** begin WORKING DATA **

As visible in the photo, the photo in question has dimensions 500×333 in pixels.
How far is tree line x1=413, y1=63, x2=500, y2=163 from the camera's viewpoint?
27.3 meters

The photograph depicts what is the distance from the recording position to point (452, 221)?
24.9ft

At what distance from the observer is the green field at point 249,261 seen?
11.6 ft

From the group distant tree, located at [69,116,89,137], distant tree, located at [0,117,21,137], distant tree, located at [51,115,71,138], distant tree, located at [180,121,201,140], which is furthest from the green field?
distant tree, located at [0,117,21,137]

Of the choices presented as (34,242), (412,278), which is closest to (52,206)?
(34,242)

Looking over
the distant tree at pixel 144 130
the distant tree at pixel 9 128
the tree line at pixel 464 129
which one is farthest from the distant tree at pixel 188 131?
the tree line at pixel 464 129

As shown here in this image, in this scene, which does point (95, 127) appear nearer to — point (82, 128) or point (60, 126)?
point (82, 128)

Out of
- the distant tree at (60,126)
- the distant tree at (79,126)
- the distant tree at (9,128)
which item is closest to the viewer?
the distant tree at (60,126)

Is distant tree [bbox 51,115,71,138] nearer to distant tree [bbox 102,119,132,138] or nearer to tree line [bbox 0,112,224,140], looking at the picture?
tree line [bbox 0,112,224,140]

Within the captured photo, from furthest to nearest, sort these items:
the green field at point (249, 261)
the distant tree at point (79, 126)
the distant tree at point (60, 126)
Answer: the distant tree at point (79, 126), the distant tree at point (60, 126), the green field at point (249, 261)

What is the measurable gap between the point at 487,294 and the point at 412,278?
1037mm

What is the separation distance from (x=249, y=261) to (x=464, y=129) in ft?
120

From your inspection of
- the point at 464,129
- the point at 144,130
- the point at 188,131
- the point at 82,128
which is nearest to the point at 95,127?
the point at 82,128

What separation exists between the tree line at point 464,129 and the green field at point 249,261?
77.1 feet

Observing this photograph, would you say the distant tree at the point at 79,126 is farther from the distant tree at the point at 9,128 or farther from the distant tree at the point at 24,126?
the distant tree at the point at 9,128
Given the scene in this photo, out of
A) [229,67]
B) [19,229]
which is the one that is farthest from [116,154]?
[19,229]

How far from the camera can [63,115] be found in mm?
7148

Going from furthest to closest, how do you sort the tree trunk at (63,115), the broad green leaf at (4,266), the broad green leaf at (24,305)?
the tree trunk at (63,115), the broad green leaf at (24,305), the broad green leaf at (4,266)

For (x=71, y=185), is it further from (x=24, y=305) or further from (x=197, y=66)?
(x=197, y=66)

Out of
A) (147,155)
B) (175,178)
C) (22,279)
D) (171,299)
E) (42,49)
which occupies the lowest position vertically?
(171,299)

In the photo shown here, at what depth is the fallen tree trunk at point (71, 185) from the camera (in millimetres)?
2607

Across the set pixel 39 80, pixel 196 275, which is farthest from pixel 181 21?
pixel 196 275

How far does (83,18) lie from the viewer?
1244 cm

** end WORKING DATA **

WHAT IS NEEDED:
Rewrite all of the records above with each occurrence of "photograph" changed to "image", leaving everything else unchanged.

EXERCISE SOLUTION:
As visible in the photo, the photo in question has dimensions 500×333 in pixels.
How far is tree line x1=413, y1=63, x2=500, y2=163 from the camera's viewpoint?
27.3 meters

The image depicts what is the distance from the recording position to point (452, 221)?
24.9ft

At what distance from the observer is the green field at point 249,261 seen?
11.6 ft

From the group distant tree, located at [69,116,89,137], distant tree, located at [0,117,21,137], distant tree, located at [51,115,71,138], distant tree, located at [180,121,201,140], which is furthest from the green field?
distant tree, located at [0,117,21,137]

Of the choices presented as (34,242), (412,278), which is closest to (52,206)?
(34,242)

Looking over
the distant tree at pixel 144 130
the distant tree at pixel 9 128
the tree line at pixel 464 129
which one is farthest from the distant tree at pixel 188 131?
the tree line at pixel 464 129

As shown here in this image, in this scene, which does point (95, 127) appear nearer to — point (82, 128) or point (60, 126)?
point (82, 128)

Out of
- the distant tree at (60,126)
- the distant tree at (79,126)
- the distant tree at (9,128)
which item is closest to the viewer?
the distant tree at (60,126)

Is distant tree [bbox 51,115,71,138] nearer to distant tree [bbox 102,119,132,138] or nearer to tree line [bbox 0,112,224,140], looking at the picture?
tree line [bbox 0,112,224,140]

Within the captured photo, from furthest to nearest, sort these items:
the green field at point (249, 261)
the distant tree at point (79, 126)
the distant tree at point (60, 126)
Answer: the distant tree at point (79, 126), the distant tree at point (60, 126), the green field at point (249, 261)

What is the measurable gap between the point at 487,294 and the point at 412,278?
1037mm

What is the separation distance from (x=249, y=261) to (x=464, y=129) in ft?
120

From your inspection of
- the point at 464,129
- the point at 144,130
- the point at 188,131
- the point at 82,128
which is nearest to the point at 95,127?
the point at 82,128

What separation exists between the tree line at point 464,129 and the green field at point 249,261?
77.1 feet

Observing this image, would you say the distant tree at the point at 79,126 is farther from the distant tree at the point at 9,128 or farther from the distant tree at the point at 24,126?
the distant tree at the point at 9,128
Given the scene in this photo, out of
A) [229,67]
B) [19,229]
which is the one that is farthest from [116,154]?
[19,229]

How far from the camera can [63,115] be found in mm?
7148

Going from furthest to closest, how do you sort the tree trunk at (63,115), the broad green leaf at (4,266), the broad green leaf at (24,305)?
the tree trunk at (63,115), the broad green leaf at (24,305), the broad green leaf at (4,266)

For (x=71, y=185), is it further from (x=24, y=305) or further from (x=197, y=66)?
(x=197, y=66)

Out of
A) (147,155)
B) (175,178)
C) (22,279)
D) (171,299)
E) (42,49)
which occupies the lowest position vertically?
(171,299)

In the photo shown here, at what depth is the fallen tree trunk at point (71, 185) from the camera (in millimetres)?
2607

Across the set pixel 39 80, pixel 196 275, which is farthest from pixel 181 21?
pixel 196 275

How far does (83,18) lie from the viewer?
1244 cm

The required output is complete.